Well, how’s your dry, dieting January going? The first month of the new year is apparently an enriching and energising four-week period of abstinence and bodily renewal during which you deny yourself some of your few remaining pleasures while existing on a daily intake of birdseed, twigs and kale smoothies.
A colleague of mine, who used to smoke between mouthfuls during a meal but has at least reduced those sooks to between courses as part of a rigorous health kick, suggested that a good way to cleanse the system and usher in 2018 with sprightly vigour was to try colonic irrigation but I responded by saying that I wasn’t that keen on gardening.
Now, there’s an antiquated, cornball gag that’s not been heard since Capability Brown tried to lighten the mood when planting the herbaceous perennials at Blenheim Palace.
On the European Tour, meanwhile, January is a time to get cracking again with hostilities resuming this week in the BMW South African Open. Following four events prior to Christmas, some of the new recruits to the top table will continue their fight to gain a foothold on the circuit as they chase the pots of gold in the Rainbow Nation.
Of course, attempting to establish a solid beachhead in the treacherous battlegrounds of the European scene is as perilous as mounting an amphibious landing under heavy mortar fire.
For those who earned their tour cards at the qualifying school final – Scotland’s Connor Syme was one of them but he is not playing this week – the challenge of keeping that ticket continues to be increasingly daunting.
At the conclusion of the 2017 season, only three graduates from the previous year’s qualifying school, namely Eddie Pepperell, Edoardo Molinari and Ashley Chesters, managed to keep their playing privileges. That meagre total of survivors, from an initial wave of 30 who came through the q-school scramble, was a record low.
The prospects of those coming on to the tour via that route have not improved by the onset of the Rolex Series, a lucrative programme of eight largely restricted entry events worth $7 million or more which have added financial clout to the tour but has made the gap between the haves and the have-nots even wider.
Nathan Kimsey, for instance, won the qualifying school in 2016 and got 27 events during the 2017 season. That’s a decent kick at the ba’ and, in the cut-throat world of professional sport with its Darwinian concept of survival of the fittest, many will say he had ample opportunities.

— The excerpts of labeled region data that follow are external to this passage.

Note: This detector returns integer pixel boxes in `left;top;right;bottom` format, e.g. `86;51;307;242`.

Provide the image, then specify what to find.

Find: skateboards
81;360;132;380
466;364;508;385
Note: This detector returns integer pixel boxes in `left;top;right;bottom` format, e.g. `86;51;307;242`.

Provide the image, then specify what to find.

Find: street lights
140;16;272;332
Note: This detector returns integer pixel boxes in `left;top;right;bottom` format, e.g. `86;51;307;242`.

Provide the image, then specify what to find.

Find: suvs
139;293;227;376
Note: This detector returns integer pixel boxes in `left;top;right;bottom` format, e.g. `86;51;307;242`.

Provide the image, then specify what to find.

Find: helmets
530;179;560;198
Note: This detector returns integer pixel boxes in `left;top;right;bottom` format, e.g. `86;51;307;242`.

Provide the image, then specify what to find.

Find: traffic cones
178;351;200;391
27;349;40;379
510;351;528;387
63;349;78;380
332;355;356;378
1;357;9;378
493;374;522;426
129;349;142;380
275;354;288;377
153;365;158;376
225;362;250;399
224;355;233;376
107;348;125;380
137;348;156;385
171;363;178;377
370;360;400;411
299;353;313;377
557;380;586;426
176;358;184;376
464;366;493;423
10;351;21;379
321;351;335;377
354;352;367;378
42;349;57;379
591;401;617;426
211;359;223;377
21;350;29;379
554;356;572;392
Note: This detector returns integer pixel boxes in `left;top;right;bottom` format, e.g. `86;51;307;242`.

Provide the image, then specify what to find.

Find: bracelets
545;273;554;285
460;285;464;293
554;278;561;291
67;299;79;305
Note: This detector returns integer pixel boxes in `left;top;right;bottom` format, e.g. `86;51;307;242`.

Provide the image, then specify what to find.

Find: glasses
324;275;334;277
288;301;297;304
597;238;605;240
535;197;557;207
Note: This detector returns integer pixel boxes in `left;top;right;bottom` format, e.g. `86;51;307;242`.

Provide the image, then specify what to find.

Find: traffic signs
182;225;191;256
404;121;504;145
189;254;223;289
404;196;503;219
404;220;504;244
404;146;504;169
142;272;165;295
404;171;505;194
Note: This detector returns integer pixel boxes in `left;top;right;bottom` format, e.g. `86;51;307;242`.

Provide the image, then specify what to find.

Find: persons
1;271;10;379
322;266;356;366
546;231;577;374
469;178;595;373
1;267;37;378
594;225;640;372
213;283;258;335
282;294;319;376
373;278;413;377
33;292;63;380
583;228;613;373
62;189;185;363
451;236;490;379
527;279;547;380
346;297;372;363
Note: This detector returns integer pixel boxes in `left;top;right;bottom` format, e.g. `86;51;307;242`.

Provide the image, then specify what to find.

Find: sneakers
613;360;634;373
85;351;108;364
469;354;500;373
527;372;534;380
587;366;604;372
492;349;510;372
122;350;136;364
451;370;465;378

But Kimsey finished down in 147th spot on the money list and lost his card. His best result was a handy share of ninth in Qatar which earned him around £43,900. However, that same finish in, for example, the BMW PGA Championship, a Rolex Series showpiece which Kimsey never got in to, was worth a sizeable £126,700 in comparison. In fact, just nine of the 30 q-school graduates played in a Rolex event during the 2017 campaign.
The European Tour top brass did foresee a problem for those playing for lesser money and made 10 cards available through an Access List comprising money from events that excluded those with restricted entry, like these Rolex bonanzas.
Only one q-school man, the aforementioned Chesters, kept his card that way, though, and that was by the skin of his teeth in 110th place. As the last man in, Chesters still had to earn some £320,000 just to keep his full rights.
That’s an eye-opening figure the likes of Syme and fellow rookie Bradley Neil, who came up off the Challenge Tour, will be looking at. Getting on tour is one thing but staying there is quite another as those on the lower rungs are faced with the kind of fearsome climb that a veteran Sherpa would shy away from.
The answer to the problems faced by those coming on to the tour is harshly simple: play better. “Golf is not, and never has been, a fair game,” said the great Jack Nicklaus.
For the q-school graduates, though, who along with over 800 original entrants stump up the £1800 fee to go through the process, getting a fair crack at the whip once they get on the tour is becoming increasingly difficult.